Желание больше любить его, в какой-то момент выраженное, отворило двери в сокровенные части моего «я». У меня не было намерения использовать своих друзей, и я чувствовал себя обиженным недостатком доверия с их стороны. Мне было одиноко. Надежда оставила меня. Я попытался выразить эти чувства словами. Так я начал рассказывать историю своей внутренней жизни, повесть о человеке, жаждущем недостижимого. Я начал это так: «Мне кажется, что многие меня уважают, но немногие любят».
Другой сотрудник спровоцировал меня продолжить рассказ. Он сказал, что из десяти самых важных для него высказываний, которые он слышал в течение всей жизни, пять принадлежат мне.

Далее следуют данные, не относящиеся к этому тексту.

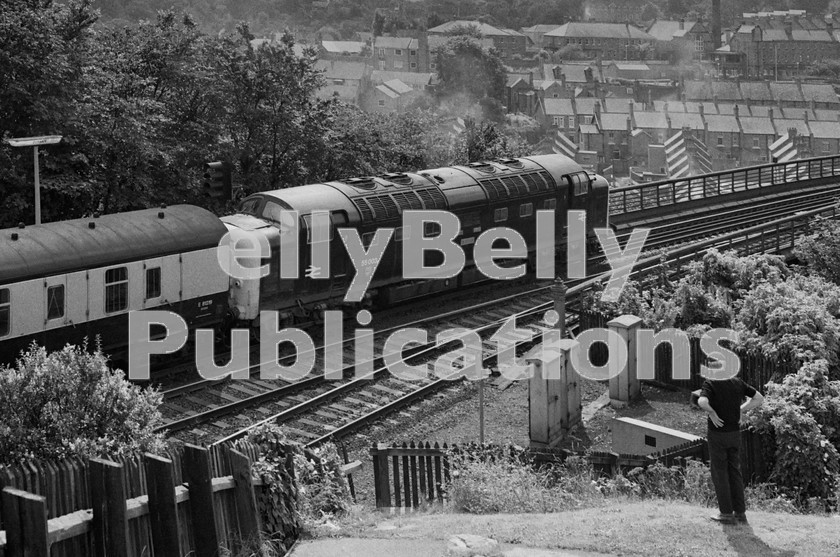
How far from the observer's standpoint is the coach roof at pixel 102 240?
59.0 feet

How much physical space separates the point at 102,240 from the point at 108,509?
11.7 metres

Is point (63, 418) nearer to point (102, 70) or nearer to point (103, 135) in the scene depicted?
point (103, 135)

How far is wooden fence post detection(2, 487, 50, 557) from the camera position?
766 centimetres

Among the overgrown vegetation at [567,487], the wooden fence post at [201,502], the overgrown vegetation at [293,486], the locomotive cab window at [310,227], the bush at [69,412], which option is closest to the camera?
the wooden fence post at [201,502]

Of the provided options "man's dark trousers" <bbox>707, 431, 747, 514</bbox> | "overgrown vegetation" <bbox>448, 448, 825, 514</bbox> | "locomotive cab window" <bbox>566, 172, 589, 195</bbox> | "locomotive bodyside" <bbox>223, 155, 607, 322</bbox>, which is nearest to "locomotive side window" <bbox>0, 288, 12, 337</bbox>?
"locomotive bodyside" <bbox>223, 155, 607, 322</bbox>

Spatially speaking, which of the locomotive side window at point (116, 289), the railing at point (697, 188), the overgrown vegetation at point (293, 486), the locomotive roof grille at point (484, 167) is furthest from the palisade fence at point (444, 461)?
the railing at point (697, 188)

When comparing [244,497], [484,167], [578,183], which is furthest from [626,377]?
[578,183]

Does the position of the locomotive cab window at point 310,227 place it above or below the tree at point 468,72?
below

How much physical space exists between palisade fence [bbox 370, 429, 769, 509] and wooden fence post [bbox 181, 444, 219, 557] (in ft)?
13.2

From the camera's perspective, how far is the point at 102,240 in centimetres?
1930

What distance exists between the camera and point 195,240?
821 inches

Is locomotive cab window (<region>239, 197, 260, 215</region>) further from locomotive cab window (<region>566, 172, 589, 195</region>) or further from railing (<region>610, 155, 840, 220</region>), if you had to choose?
railing (<region>610, 155, 840, 220</region>)

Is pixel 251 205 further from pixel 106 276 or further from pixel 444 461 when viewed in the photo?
pixel 444 461

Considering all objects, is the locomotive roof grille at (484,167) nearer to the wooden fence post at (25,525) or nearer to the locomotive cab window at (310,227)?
the locomotive cab window at (310,227)
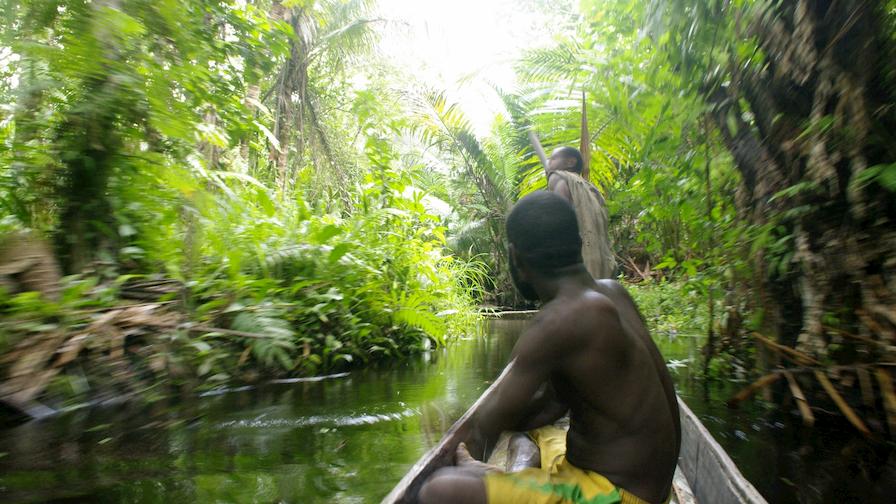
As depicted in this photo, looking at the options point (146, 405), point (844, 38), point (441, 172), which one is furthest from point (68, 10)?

Пока он говорил, я трепетал от боли. «В этом-то все и дело, – сказал я. – Меня ценят за способность помогать, но когда наступает время повеселиться, никто не вспоминает обо мне».
Когда я произнес это, тяжелые воспоминания нахлынули на меня: вот вечеринка, на которую меня не пригласили. А ведь эту вечеринку устраивала пара, чей брак, по их же словам, спас я. В нашем окружении были приглашены все, кроме меня и моей жены. Почему? Вот другое воспоминание: после одной необычайно драматичной консультации, которую я провел вместе со студентами, все столпились вокруг моей пациентки. А я в это время медленно выходил из кабинета, изнуренный, никем не замечаемый, одинокий.
Но даже под тяжестью сокрушающего одиночества я ощутил странную вспышку радости. Я могу описать это только как ощущение бытия, восторг жизни. Я существую. Я живу в падшем мире. И в нем, подобно всякому честному человеку, я чувствую себя одиноким. Но мне придает жизненную силу нечто, что я могу предложить и другим. Никакая боль и никакая утрата не в состоянии лишить меня этого. Чудом благодати, я могу продолжать жить как человек, преданный цели несравненно более высокой, чем избавление от одиночества. И я могу смотреть в лицо одиночеству и обидам. А иногда меня трогает нежность со стороны других людей. Она вселяет в меня надежду.
Но этого бывает недостаточно. Коллеги почувствовали мою боль. Их глаза засияли состраданием, они сочувствовали мне. Между нами возникло единство, но посреди этого единства мы с новой силой осознали, насколько слаба наша любовь друг к другу.
Это побудило нас поделиться сокровенными историями наших душ. Наша потребность в цели большей, чем мы сами, заставила нас умолкнуть. Все наши невзгоды, взаимная зависть, размолвки показались пустяком по сравнению с тем величественным, контуры которого проступали все яснее и яснее. Мы нуждались в общении с Тем, Кто мог бы рассказать нам более чудесную и более поразительную историю, чем все те, которые нам когда-либо доводилось слышать. Нам нужен был Тот, Кто помог бы нам пройти через по-прежнему нерешенные проблемы к цели грандиозной настолько, что все остальные по сравнению с ней казались жалкими карликами.